Prensa Asoportuguesa.-

De las crisis nacen las oportunidades y en momentos de dificultades en el acceso a los insumos para el cultivo de rubros agrícolas, el Departamento Técnico de la Asociación de Productores Rurales del estado Portuguesa (Asoportuguesa) se prepara en el uso de insecticidas biológicos, como la alternativa más viable y efectiva para sustituir a los productos químicos que no se consiguen en el mercado.    

Como parte de esta preparación, los técnicos participaron en una charla sobre el Bacillus Thuringiensis para el control de insectos-plagas, a cargo del especialista Rafael Rodríguez, profesor de la Universidad Centroccidental Lisandro Alvarado (UCLA) y asesor de Agroven, empresa venezolana que trabaja con biotecnología aplicada a la agricultura.

Agroven describe al Bacillus Thuringiensis como una bacteria que existe naturalmente en el suelo y que es perjudicial para las larvas de insectos como mariposas, polillas, gorgojos y escarabajos, siendo efectivo en el ataque de plagas que atacan a algunos cultivos agrícola de importancia para la producción de alimentos como el maíz y arroz.

Una de las bondades del producto es su modo de aplicación y versatilidad, sobre el cual el Insai (Instituto Nacional de Salud Agrícola Animal) realizó una prueba de eficacia en la que establece como recomendación, una dosis de 2 a 3 litros por hectárea para controlar la plaga que actúa como barredor en las primeras etapas del cultivo y como cogollero en la época más seca”, dijo Rodríguez.

A su juicio, los insecticidas biológicos son una tendencia global y su uso es viable, teniendo una buena experiencia en grandes países productores, donde se aplican sobre cultivos cerealeros y son elegidos por tratarse de productos “amigables” que no alteran ni contaminan el ambiente y no ponen en riesgo la salud propia y del entorno, ya que no contienen químicos. 

El especialista destacó que los insecticidas biológicos se deben usar siguiendo las consideraciones del técnico y otras condiciones que con necesarias generar como la calidad del agua con un pH óptimo y un equipo de aplicación que no esté contaminado con químicos, para que el producto no pierda efecto.

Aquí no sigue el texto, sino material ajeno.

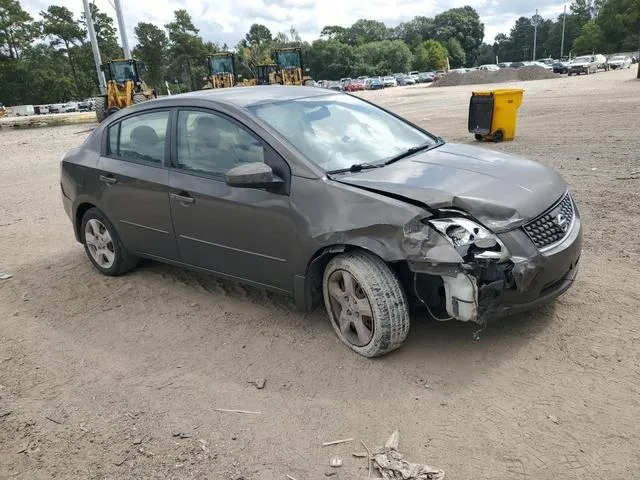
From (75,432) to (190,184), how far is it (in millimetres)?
1905

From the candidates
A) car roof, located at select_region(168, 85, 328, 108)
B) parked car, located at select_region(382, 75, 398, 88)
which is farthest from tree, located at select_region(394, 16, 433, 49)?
car roof, located at select_region(168, 85, 328, 108)

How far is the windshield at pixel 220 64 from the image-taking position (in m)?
31.3

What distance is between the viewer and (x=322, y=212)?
346cm

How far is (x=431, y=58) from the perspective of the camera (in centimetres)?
10588

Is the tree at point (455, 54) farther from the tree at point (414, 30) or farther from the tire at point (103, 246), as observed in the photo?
the tire at point (103, 246)

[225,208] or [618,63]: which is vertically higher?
[225,208]

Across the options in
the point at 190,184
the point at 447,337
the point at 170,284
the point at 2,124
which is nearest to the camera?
the point at 447,337

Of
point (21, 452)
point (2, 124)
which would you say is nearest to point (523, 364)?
point (21, 452)

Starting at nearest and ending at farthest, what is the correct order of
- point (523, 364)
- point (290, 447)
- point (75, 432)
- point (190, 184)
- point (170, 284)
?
point (290, 447)
point (75, 432)
point (523, 364)
point (190, 184)
point (170, 284)

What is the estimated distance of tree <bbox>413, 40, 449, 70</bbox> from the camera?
104750 mm

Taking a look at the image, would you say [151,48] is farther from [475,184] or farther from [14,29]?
[475,184]

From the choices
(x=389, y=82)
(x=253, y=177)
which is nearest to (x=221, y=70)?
(x=253, y=177)

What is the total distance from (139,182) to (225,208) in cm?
106

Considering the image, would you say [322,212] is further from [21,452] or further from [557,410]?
[21,452]
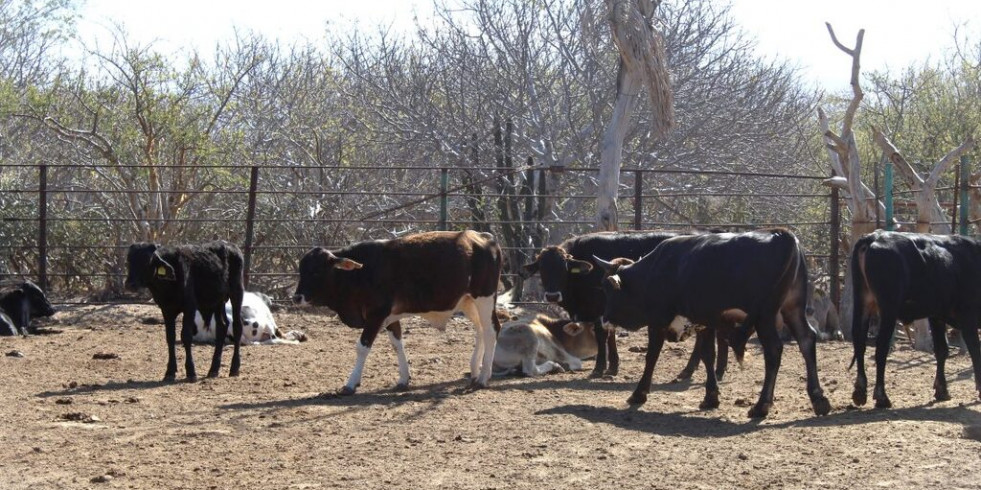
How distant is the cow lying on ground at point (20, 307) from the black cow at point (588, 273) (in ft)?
21.4

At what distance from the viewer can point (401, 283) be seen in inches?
407

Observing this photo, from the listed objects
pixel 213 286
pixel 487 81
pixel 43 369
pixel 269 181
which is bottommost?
pixel 43 369

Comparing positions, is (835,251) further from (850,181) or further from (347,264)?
(347,264)

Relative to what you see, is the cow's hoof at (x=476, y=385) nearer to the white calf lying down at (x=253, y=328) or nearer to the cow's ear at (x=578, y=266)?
the cow's ear at (x=578, y=266)

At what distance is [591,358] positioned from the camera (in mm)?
12484

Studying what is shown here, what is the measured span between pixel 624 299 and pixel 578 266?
69.9 inches

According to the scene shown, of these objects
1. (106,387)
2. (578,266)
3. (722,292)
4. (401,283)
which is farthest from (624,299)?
(106,387)

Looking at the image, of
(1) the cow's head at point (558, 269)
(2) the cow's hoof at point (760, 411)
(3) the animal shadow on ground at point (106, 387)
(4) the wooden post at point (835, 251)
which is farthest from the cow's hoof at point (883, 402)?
(4) the wooden post at point (835, 251)

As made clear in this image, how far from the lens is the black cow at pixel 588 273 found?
37.4ft

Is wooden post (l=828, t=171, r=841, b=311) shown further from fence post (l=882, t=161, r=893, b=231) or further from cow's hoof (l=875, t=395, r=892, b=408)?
cow's hoof (l=875, t=395, r=892, b=408)

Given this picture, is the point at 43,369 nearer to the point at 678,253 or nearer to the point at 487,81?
the point at 678,253

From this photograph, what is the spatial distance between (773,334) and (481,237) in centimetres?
307

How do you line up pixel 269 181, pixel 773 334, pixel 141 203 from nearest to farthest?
pixel 773 334
pixel 141 203
pixel 269 181

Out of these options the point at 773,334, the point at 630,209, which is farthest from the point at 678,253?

Es importante el diagnóstico del técnico, para establecer la edad del cultivo, la fenología tanto del cultivo como del insecto y la calidad del agua, la cual generalmente debe tener un pH neutro que esté entre 6 y 7.5, para que se active la bacteria”, enfatizó.

Retos

Si bien en otros países del mundo se trabaja con biotecnología y productos biológicos, en Venezuela los cultivos tradicionalmente se manejan con la aplicación de químicos, por lo que la transición y el cambio de paradigma de los agricultores reacios son unos de los retos a enfrentar ante la coyuntura actual que atraviesa el circuito agroalimentario nacional.

“De parte del agricultor hay cierto rechazo pero hay una circunstancia que se puede revertir a favor de lo ambiental y es el hecho de que no existen agroquímicos en el mercado y los poco que hay están extremadamente costosos. Tenemos que aprovechar esa circunstancia para que el productor incurra en el uso de insecticidas biológicos, garantizándole calidad y buenos resultados”, dijo el asesor de Agroven.

En el mundo está plenamente demostrado que se puede ser competitivo con el uso de los insecticidas biológicos, sobre los cuales también se tiene el desafío de generar en suficientes cantidades ante el eventual aumento de la demanda, por parte de los agricultores, de acuerdo con lo manifestado por Rodríguez.

Oportunidad

Por Asoportuguesa, el investigador Jimmy Sánchez resaltó que ante el déficit de agroquímicos y el compromiso de seguir produciendo, se está evaluando la posibilidad de trabajar con insecticidas biológicos, los cuales “son una oportunidad crucial para que podamos emprender un camino de manejo y uso agronómico amigable con el ambiente y que nos permita abrirnos a la posibilidad de producir productos orgánicos, lo cual sería un plus en cultivos como el ajonjolí donde hay una oferta exportable latente”.

“Como Departamento Técnico, tenemos la responsabilidad de homogenizar los criterios y trabajar en la orientación y recomendaciones al agricultor desde el punto de vista ecológico, como oportunidad de negocio y como estrategia frente a la situación económica y de disponibilidad de insumos que existe actualmente”, refirió Sánchez.